Records supplied:

════════

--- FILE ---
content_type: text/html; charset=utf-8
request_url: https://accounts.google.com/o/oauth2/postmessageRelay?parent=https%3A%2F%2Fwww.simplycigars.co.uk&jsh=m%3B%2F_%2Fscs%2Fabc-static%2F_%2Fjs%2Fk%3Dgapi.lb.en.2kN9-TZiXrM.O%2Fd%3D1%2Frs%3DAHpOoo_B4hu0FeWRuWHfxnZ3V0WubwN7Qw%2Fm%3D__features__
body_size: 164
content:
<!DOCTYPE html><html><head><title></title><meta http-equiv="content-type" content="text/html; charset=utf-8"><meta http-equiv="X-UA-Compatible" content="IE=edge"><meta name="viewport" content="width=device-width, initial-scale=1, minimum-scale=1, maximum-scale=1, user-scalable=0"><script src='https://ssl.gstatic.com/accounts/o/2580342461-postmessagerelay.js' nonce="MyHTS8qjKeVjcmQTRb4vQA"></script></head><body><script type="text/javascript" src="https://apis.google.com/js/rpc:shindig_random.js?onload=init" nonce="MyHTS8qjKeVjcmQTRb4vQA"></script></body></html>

════════

Problem requirements:
Retype the material word for word, including every line.

Result of the task:
--- FILE ---
content_type: text/html; charset=utf-8
request_url: https://accounts.google.com/o/oauth2/postmessageRelay?parent=https%3A%2F%2Fwww.simplycigars.co.uk&jsh=m%3B%2F_%2Fscs%2Fabc-static%2F_%2Fjs%2Fk%3Dgapi.lb.en.2kN9-TZiXrM.O%2Fd%3D1%2Frs%3DAHpOoo_B4hu0FeWRuWHfxnZ3V0WubwN7Qw%2Fm%3D__features__
body_size: 164
content:
<!DOCTYPE html><html><head><title></title><meta http-equiv="content-type" content="text/html; charset=utf-8"><meta http-equiv="X-UA-Compatible" content="IE=edge"><meta name="viewport" content="width=device-width, initial-scale=1, minimum-scale=1, maximum-scale=1, user-scalable=0"><script src='https://ssl.gstatic.com/accounts/o/2580342461-postmessagerelay.js' nonce="MyHTS8qjKeVjcmQTRb4vQA"></script></head><body><script type="text/javascript" src="https://apis.google.com/js/rpc:shindig_random.js?onload=init" nonce="MyHTS8qjKeVjcmQTRb4vQA"></script></body></html>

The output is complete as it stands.